In the laboratory, cannabinoids have shown effectiveness against glioma (a type of brain cancer), lymphoma, pancreatic, skin, breast, thyroid, colorectal and prostate cancer cells. In mice, cannabinoids reduced tumor growth and spreading (metastasis) and were also shown to inhibit the growth of new blood vessels required for tumor growth. In 2006, in a small, early-phase clinical trial, THC was shown to be beneficial for patients in treating glioblastoma multiforme, a severe and deadly type of brain cancer, when safe (non-psychoactive) doses were used.
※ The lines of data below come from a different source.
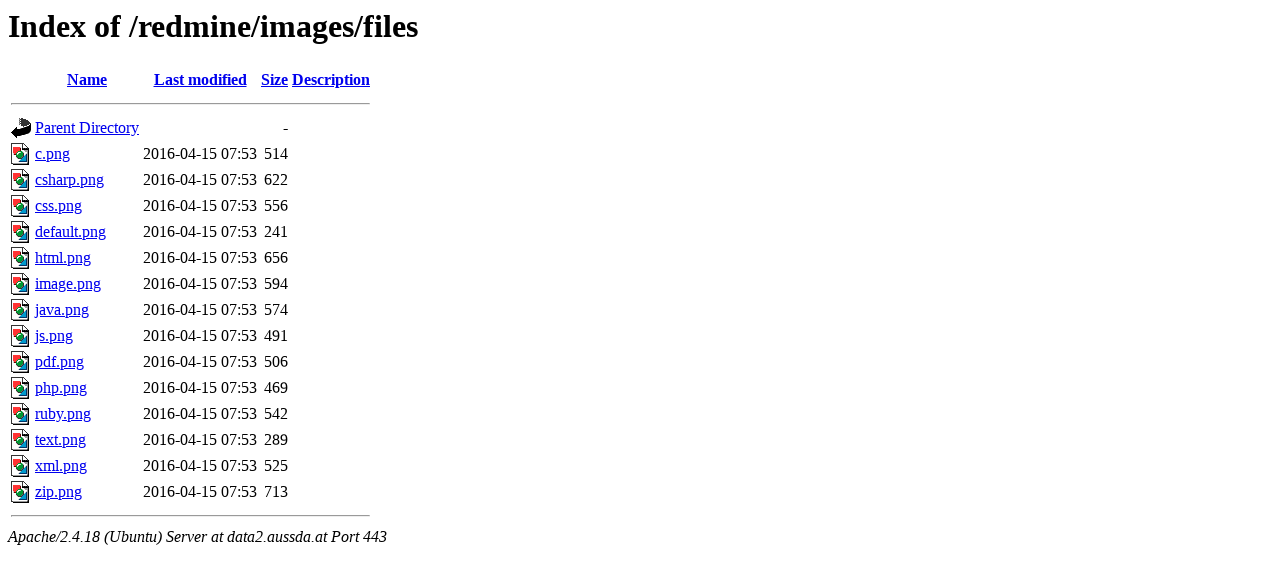

--- FILE ---
content_type: text/html;charset=UTF-8
request_url: https://data2.aussda.at/redmine/images/files/
body_size: 635
content:
<!DOCTYPE HTML PUBLIC "-//W3C//DTD HTML 3.2 Final//EN">
<html>
 <head>
  <title>Index of /redmine/images/files</title>
 </head>
 <body>
<h1>Index of /redmine/images/files</h1>
  <table>
   <tr><th valign="top"><img src="/icons/blank.gif" alt="[ICO]"></th><th><a href="?C=N;O=D">Name</a></th><th><a href="?C=M;O=A">Last modified</a></th><th><a href="?C=S;O=A">Size</a></th><th><a href="?C=D;O=A">Description</a></th></tr>
   <tr><th colspan="5"><hr></th></tr>
<tr><td valign="top"><img src="/icons/back.gif" alt="[PARENTDIR]"></td><td><a href="/redmine/images/">Parent Directory</a></td><td>&nbsp;</td><td align="right">  - </td><td>&nbsp;</td></tr>
<tr><td valign="top"><img src="/icons/image2.gif" alt="[IMG]"></td><td><a href="c.png">c.png</a></td><td align="right">2016-04-15 07:53  </td><td align="right">514 </td><td>&nbsp;</td></tr>
<tr><td valign="top"><img src="/icons/image2.gif" alt="[IMG]"></td><td><a href="csharp.png">csharp.png</a></td><td align="right">2016-04-15 07:53  </td><td align="right">622 </td><td>&nbsp;</td></tr>
<tr><td valign="top"><img src="/icons/image2.gif" alt="[IMG]"></td><td><a href="css.png">css.png</a></td><td align="right">2016-04-15 07:53  </td><td align="right">556 </td><td>&nbsp;</td></tr>
<tr><td valign="top"><img src="/icons/image2.gif" alt="[IMG]"></td><td><a href="default.png">default.png</a></td><td align="right">2016-04-15 07:53  </td><td align="right">241 </td><td>&nbsp;</td></tr>
<tr><td valign="top"><img src="/icons/image2.gif" alt="[IMG]"></td><td><a href="html.png">html.png</a></td><td align="right">2016-04-15 07:53  </td><td align="right">656 </td><td>&nbsp;</td></tr>
<tr><td valign="top"><img src="/icons/image2.gif" alt="[IMG]"></td><td><a href="image.png">image.png</a></td><td align="right">2016-04-15 07:53  </td><td align="right">594 </td><td>&nbsp;</td></tr>
<tr><td valign="top"><img src="/icons/image2.gif" alt="[IMG]"></td><td><a href="java.png">java.png</a></td><td align="right">2016-04-15 07:53  </td><td align="right">574 </td><td>&nbsp;</td></tr>
<tr><td valign="top"><img src="/icons/image2.gif" alt="[IMG]"></td><td><a href="js.png">js.png</a></td><td align="right">2016-04-15 07:53  </td><td align="right">491 </td><td>&nbsp;</td></tr>
<tr><td valign="top"><img src="/icons/image2.gif" alt="[IMG]"></td><td><a href="pdf.png">pdf.png</a></td><td align="right">2016-04-15 07:53  </td><td align="right">506 </td><td>&nbsp;</td></tr>
<tr><td valign="top"><img src="/icons/image2.gif" alt="[IMG]"></td><td><a href="php.png">php.png</a></td><td align="right">2016-04-15 07:53  </td><td align="right">469 </td><td>&nbsp;</td></tr>
<tr><td valign="top"><img src="/icons/image2.gif" alt="[IMG]"></td><td><a href="ruby.png">ruby.png</a></td><td align="right">2016-04-15 07:53  </td><td align="right">542 </td><td>&nbsp;</td></tr>
<tr><td valign="top"><img src="/icons/image2.gif" alt="[IMG]"></td><td><a href="text.png">text.png</a></td><td align="right">2016-04-15 07:53  </td><td align="right">289 </td><td>&nbsp;</td></tr>
<tr><td valign="top"><img src="/icons/image2.gif" alt="[IMG]"></td><td><a href="xml.png">xml.png</a></td><td align="right">2016-04-15 07:53  </td><td align="right">525 </td><td>&nbsp;</td></tr>
<tr><td valign="top"><img src="/icons/image2.gif" alt="[IMG]"></td><td><a href="zip.png">zip.png</a></td><td align="right">2016-04-15 07:53  </td><td align="right">713 </td><td>&nbsp;</td></tr>
   <tr><th colspan="5"><hr></th></tr>
</table>
<address>Apache/2.4.18 (Ubuntu) Server at data2.aussda.at Port 443</address>
</body></html>
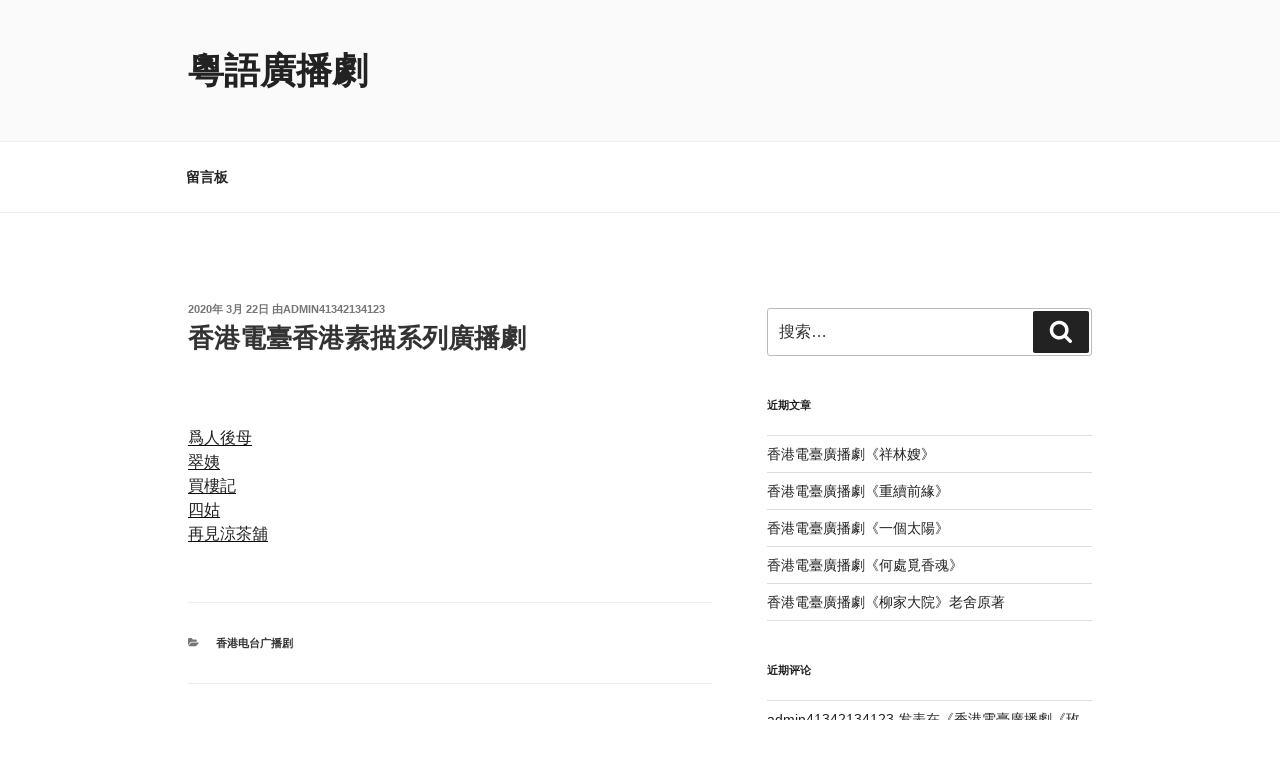

--- FILE ---
content_type: text/html; charset=utf-8
request_url: https://www.google.com/recaptcha/api2/aframe
body_size: 272
content:
<!DOCTYPE HTML><html><head><meta http-equiv="content-type" content="text/html; charset=UTF-8"></head><body><script nonce="KWNLzCkjKJE0OGx49GEX0w">/** Anti-fraud and anti-abuse applications only. See google.com/recaptcha */ try{var clients={'sodar':'https://pagead2.googlesyndication.com/pagead/sodar?'};window.addEventListener("message",function(a){try{if(a.source===window.parent){var b=JSON.parse(a.data);var c=clients[b['id']];if(c){var d=document.createElement('img');d.src=c+b['params']+'&rc='+(localStorage.getItem("rc::a")?sessionStorage.getItem("rc::b"):"");window.document.body.appendChild(d);sessionStorage.setItem("rc::e",parseInt(sessionStorage.getItem("rc::e")||0)+1);localStorage.setItem("rc::h",'1769396522718');}}}catch(b){}});window.parent.postMessage("_grecaptcha_ready", "*");}catch(b){}</script></body></html>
PharmaCyte Biotech’s Cannabinoid Research Program
In May 2014 PharmaCyte Biotech entered into a research agreement with the University of Northern Colorado (UNC) to perform initial research that will be necessary for the development of cannabinoid-based treatments for serious cancers. The UNC is working to identify a cell type that is capable of converting cannabinoid-like prodrugs into their cancer-killing forms. Once a satisfactory cell type is identified, the cells will be encapsulated using the Cell-in-a-Box® technology for use in combination with one or more cannabinoid prodrugs. If a suitable cell type cannot be identified, efforts will be undertaken by Austrianova to produce the appropriate cell type by gene transfection. This strategy is similar to that used in PharmaCyte’s pancreatic cancer treatment where the cells capable of converting the cancer prodrug ifosfamide into its cancer-killing form were developed by gene transfection and then encapsulated using the Cell-in-a-Box® technology.